Brief A | Decide whether each statement agrees with the passage on Web3 and robotics, answering yes or no and quoting the deciding words. (i) Robots can complete computing power leasing and data sharing through micropayments. (ii) Decentralized machine intelligence economies have moved beyond the narrative level into broad practical use. (iii) Under "algorithmic governance," contracts set the goals and boundaries.
Brief B | Name every feasible integration direction that the passage on Web3 and robotics lists by number.
Brief C | Pick up the passage on Web3 and robotics after its final sentence and continue it.

Given text |
· · · · · · ·

At the incentive layer, Web3 achieves automatic settlement and value transfer between machines through a token incentive system, account abstraction, and state channels. Robots can complete computing power leasing and data sharing through micropayments, and ensure task fulfillment through staking and penalty mechanisms; with the help of smart contracts and oracles, a decentralized "machine collaboration market" can also be formed without human scheduling.
At the governance layer, once machines possess long-term autonomous capabilities, Web3 provides a transparent and programmable governance framework: using DAO governance to jointly decide system parameters, and maintaining security and order through multi-signature and reputation mechanisms. In the long run, this will promote the machine society towards the stage of "algorithmic governance"—humans set goals and boundaries, while contracts maintain incentives and balance among machines.
The ultimate vision for the integration of Web3 and robotics: a real-world evaluation network—a "real-world reasoning engine" composed of distributed robots, continuously testing and benchmarking model capabilities in diverse and complex physical scenarios; and a robot labor market—robots executing verifiable real tasks globally, obtaining rewards through on-chain settlement, and reinvesting value into computing power or hardware upgrades.
From a practical perspective, the integration of embodied intelligence and Web3 is still in the early exploratory stage, with decentralized machine intelligence economies primarily remaining at the narrative and community-driven level. The feasible integration directions in reality mainly manifest in the following three aspects:
(1) Data Crowdsourcing and Verification — Web3 encourages contributors to upload real-world data through on-chain incentives and traceability mechanisms;
(2) Global Long-Tail Participation — Cross-border micropayments and micro-incentive mechanisms effectively reduce the costs of data collection and distribution;
(3) Financialization and Collaborative Innovation — The DAO model can promote the assetization of robots, the certification of revenue, and settlement mechanisms between machines.

· · · · · · ·

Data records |
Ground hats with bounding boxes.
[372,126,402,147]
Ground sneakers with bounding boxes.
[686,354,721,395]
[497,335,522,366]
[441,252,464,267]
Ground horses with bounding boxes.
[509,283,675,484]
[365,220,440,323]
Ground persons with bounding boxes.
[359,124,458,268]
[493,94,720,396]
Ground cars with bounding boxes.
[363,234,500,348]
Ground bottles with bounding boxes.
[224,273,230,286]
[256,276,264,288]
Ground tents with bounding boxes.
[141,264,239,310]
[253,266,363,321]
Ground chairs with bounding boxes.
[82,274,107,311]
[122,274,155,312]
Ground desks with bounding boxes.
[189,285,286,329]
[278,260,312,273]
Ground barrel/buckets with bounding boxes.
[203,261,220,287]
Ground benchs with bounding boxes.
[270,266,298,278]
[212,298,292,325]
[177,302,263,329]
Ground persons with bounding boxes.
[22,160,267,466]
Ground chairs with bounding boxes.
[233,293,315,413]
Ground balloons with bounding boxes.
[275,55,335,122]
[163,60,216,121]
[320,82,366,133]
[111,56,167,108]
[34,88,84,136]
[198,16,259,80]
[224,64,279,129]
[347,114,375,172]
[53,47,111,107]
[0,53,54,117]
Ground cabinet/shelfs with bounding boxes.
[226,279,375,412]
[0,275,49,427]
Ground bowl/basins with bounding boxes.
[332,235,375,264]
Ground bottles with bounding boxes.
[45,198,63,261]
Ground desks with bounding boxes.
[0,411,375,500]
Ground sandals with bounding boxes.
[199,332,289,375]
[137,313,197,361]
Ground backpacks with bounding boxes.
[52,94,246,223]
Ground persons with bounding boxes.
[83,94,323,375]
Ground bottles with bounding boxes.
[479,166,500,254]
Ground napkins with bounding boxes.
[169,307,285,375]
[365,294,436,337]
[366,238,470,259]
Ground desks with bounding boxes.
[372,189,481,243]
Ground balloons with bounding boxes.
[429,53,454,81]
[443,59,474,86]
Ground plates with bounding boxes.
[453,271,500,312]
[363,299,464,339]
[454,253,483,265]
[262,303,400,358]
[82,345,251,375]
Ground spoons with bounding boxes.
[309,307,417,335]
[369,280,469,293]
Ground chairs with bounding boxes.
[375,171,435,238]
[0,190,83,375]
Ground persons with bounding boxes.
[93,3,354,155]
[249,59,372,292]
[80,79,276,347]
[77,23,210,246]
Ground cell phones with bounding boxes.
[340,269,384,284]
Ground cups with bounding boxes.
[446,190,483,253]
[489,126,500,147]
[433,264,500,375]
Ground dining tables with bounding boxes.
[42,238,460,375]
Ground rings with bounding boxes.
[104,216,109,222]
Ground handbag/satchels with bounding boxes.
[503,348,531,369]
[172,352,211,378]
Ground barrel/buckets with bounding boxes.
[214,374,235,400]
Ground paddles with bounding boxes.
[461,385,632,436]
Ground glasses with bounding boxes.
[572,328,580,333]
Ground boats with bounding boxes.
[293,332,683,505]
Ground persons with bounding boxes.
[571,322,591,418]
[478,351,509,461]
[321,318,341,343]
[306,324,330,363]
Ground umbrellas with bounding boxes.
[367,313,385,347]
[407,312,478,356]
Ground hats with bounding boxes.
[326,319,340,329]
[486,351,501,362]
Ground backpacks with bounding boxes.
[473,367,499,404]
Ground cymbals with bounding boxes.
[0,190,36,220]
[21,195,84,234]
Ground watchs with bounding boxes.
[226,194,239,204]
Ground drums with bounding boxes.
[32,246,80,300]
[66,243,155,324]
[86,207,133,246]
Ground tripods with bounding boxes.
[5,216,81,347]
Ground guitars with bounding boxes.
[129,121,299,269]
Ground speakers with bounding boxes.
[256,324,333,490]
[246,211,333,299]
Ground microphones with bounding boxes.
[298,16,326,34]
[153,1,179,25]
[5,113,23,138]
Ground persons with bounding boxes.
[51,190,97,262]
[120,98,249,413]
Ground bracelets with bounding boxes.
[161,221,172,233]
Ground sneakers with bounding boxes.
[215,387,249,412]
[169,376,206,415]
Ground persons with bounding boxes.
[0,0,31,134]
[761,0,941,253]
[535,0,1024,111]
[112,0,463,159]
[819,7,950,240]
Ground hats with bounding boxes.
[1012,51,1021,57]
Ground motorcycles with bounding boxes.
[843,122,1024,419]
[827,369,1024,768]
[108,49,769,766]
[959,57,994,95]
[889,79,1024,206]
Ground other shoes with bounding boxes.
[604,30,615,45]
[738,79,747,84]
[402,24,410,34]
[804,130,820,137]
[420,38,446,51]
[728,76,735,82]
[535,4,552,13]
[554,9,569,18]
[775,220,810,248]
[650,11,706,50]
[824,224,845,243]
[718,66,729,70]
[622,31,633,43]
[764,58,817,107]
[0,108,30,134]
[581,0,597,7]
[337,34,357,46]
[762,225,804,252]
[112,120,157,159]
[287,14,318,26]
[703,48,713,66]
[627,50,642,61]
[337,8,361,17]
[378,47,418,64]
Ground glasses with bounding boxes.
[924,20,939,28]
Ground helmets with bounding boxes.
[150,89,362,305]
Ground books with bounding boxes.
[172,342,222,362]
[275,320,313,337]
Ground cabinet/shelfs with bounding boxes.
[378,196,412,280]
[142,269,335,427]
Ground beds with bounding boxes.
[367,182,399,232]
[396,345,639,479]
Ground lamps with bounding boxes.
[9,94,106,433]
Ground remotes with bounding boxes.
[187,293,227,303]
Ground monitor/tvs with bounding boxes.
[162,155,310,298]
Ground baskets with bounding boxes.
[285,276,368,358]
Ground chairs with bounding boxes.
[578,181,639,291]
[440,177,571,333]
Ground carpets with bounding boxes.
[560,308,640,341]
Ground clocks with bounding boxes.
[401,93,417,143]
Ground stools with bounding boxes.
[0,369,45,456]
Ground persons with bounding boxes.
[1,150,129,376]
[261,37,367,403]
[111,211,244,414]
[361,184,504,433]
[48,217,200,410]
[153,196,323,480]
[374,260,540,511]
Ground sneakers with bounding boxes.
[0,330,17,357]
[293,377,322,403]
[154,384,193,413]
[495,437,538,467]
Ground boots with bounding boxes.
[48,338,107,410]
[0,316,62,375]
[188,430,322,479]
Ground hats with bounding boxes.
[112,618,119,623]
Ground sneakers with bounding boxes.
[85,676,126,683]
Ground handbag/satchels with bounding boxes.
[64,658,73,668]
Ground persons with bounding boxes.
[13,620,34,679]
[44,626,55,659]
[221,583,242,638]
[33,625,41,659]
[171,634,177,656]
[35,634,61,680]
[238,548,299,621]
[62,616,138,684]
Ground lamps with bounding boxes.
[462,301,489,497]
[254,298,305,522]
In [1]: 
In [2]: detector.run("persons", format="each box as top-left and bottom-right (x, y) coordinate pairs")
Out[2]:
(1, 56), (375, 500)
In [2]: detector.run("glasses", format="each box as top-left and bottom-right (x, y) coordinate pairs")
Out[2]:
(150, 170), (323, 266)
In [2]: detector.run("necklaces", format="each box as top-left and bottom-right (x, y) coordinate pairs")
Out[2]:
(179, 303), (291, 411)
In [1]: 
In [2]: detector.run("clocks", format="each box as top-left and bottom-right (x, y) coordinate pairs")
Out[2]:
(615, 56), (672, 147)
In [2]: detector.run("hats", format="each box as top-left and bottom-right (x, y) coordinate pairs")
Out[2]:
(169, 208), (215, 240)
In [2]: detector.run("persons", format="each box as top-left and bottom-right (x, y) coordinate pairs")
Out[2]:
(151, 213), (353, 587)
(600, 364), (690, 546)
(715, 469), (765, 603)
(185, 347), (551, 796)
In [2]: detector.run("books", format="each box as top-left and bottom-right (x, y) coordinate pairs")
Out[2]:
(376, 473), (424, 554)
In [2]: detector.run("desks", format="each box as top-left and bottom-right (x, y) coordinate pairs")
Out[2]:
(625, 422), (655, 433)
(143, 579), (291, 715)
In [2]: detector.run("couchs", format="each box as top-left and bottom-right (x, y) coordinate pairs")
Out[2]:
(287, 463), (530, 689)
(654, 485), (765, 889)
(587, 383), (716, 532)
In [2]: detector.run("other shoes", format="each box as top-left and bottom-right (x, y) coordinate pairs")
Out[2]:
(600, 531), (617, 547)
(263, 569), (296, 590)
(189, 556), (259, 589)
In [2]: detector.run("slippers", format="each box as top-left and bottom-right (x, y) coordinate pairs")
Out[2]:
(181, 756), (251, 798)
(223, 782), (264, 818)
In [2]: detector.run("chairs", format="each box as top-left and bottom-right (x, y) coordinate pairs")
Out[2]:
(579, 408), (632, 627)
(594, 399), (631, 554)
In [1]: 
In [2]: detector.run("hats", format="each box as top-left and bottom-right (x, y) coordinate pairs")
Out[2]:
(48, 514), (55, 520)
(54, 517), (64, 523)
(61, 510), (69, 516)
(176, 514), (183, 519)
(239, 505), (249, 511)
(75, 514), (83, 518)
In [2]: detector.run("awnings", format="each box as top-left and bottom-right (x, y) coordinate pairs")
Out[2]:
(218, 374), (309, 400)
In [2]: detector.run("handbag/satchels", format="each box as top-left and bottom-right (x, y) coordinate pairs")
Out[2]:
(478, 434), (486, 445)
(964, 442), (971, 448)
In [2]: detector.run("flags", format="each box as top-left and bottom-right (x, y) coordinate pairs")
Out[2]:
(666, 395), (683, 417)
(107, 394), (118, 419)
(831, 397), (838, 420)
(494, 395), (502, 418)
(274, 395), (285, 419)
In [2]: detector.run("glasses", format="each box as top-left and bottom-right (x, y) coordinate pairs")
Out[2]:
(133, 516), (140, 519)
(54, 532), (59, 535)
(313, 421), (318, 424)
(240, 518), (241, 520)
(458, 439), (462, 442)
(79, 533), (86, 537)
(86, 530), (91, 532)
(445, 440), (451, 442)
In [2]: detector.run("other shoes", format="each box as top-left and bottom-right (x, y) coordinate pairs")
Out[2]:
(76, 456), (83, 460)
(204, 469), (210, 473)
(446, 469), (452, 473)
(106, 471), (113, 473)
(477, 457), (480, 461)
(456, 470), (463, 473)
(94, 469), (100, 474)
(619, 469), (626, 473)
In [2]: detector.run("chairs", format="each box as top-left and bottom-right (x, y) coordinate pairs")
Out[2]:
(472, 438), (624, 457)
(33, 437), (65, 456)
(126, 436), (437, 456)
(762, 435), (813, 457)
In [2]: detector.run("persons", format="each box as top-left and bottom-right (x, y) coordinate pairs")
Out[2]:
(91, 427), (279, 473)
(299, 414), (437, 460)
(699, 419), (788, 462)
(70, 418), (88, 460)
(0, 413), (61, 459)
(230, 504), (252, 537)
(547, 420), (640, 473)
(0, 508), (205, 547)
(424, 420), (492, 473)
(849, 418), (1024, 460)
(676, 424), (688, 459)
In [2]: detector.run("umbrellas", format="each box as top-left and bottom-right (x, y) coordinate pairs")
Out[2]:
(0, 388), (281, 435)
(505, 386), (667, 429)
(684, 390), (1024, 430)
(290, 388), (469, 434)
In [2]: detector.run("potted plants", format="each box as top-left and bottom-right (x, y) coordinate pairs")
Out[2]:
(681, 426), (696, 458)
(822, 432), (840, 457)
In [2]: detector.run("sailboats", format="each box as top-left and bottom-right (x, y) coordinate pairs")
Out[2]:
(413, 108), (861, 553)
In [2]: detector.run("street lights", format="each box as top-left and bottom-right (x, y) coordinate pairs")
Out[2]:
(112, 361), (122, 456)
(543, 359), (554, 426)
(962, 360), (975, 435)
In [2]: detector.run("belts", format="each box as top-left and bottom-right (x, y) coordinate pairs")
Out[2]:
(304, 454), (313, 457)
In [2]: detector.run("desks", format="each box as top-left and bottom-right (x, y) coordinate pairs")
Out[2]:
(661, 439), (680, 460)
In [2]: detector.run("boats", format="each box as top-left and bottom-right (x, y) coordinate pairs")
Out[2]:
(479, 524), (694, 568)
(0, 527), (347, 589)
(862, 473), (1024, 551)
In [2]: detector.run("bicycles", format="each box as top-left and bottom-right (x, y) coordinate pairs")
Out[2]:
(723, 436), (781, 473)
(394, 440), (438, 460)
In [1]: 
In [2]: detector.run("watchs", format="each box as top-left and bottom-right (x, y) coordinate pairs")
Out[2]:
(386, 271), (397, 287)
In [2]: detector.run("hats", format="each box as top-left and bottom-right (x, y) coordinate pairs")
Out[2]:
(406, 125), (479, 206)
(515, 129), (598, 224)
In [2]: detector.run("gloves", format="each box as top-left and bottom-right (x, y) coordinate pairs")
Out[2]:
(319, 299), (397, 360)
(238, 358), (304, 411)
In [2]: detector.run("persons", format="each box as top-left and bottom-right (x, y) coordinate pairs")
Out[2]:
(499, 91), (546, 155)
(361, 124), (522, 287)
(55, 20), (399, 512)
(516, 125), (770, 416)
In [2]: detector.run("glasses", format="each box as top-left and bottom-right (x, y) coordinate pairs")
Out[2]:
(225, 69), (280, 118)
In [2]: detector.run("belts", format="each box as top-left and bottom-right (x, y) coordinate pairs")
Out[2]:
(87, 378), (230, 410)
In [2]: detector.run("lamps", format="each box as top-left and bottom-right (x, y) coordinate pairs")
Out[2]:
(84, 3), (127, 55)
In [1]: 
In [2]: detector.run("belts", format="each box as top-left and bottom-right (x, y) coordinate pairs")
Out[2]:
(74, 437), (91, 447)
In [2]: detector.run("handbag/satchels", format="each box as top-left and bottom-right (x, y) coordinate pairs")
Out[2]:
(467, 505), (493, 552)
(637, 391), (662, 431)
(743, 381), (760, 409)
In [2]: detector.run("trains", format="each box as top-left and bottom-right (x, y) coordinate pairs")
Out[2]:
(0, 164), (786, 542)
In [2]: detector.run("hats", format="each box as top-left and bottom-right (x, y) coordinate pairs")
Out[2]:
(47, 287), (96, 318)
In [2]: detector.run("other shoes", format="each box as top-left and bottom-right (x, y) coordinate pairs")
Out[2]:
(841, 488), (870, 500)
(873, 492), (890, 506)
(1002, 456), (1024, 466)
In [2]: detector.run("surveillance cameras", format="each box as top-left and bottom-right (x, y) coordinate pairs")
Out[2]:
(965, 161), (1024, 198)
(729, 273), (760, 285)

· · · · · · ·

Task output A |
(i) Yes: "Robots can complete computing power leasing and data sharing through micropayments"
(ii) No: "decentralized machine intelligence economies primarily remaining at the narrative and community-driven level"
(iii) No: "humans set goals and boundaries, while contracts maintain incentives and balance among machines"

Task output B |
(1) Data Crowdsourcing and Verification
(2) Global Long-Tail Participation
(3) Financialization and Collaborative Innovation

Task output C |
Overall, the short term mainly focuses on data collection and incentive layers; the mid-term is expected to achieve breakthroughs in "stablecoin payments + long-tail data aggregation" and RaaS assetization and settlement layers; in the long term, if humanoid robots achieve large-scale adoption, Web3 may become the institutional foundation for machine ownership, revenue distribution, and governance, driving the formation of a truly decentralized machine economy.
Web3 Robotics Ecosystem Map and Selected Cases
Based on the three criteria of "verifiable progress, technical openness, and industry relevance," we have sorted current representative projects in the Web3 × Robotics space and categorized them according to a five-layer architecture: Model Intelligence Layer, Machine Economy Layer, Data Collection Layer, Perception and Simulation Infrastructure Layer, and Robot Asset Revenue Layer. To maintain objectivity, we have excluded projects that are clearly "riding the wave" or lack sufficient information; any omissions are welcome for correction.
Model Intelligence Layer
Openmind - Building Android for Robots
OpenMind is an open-source operating system (Robot OS) aimed at embodied intelligence (Embodied AI) and robot control, with the goal of building the world's first decentralized robot operating environment and development platform. The core of the project includes two major components:
OM1: A modular open-source AI runtime layer built on ROS2, used to orchestrate perception, planning, and action pipelines, serving both digital and physical robots;
FABRIC: A distributed coordination layer that connects cloud computing power, models, and real robots, allowing developers to control and train robots in a unified environment.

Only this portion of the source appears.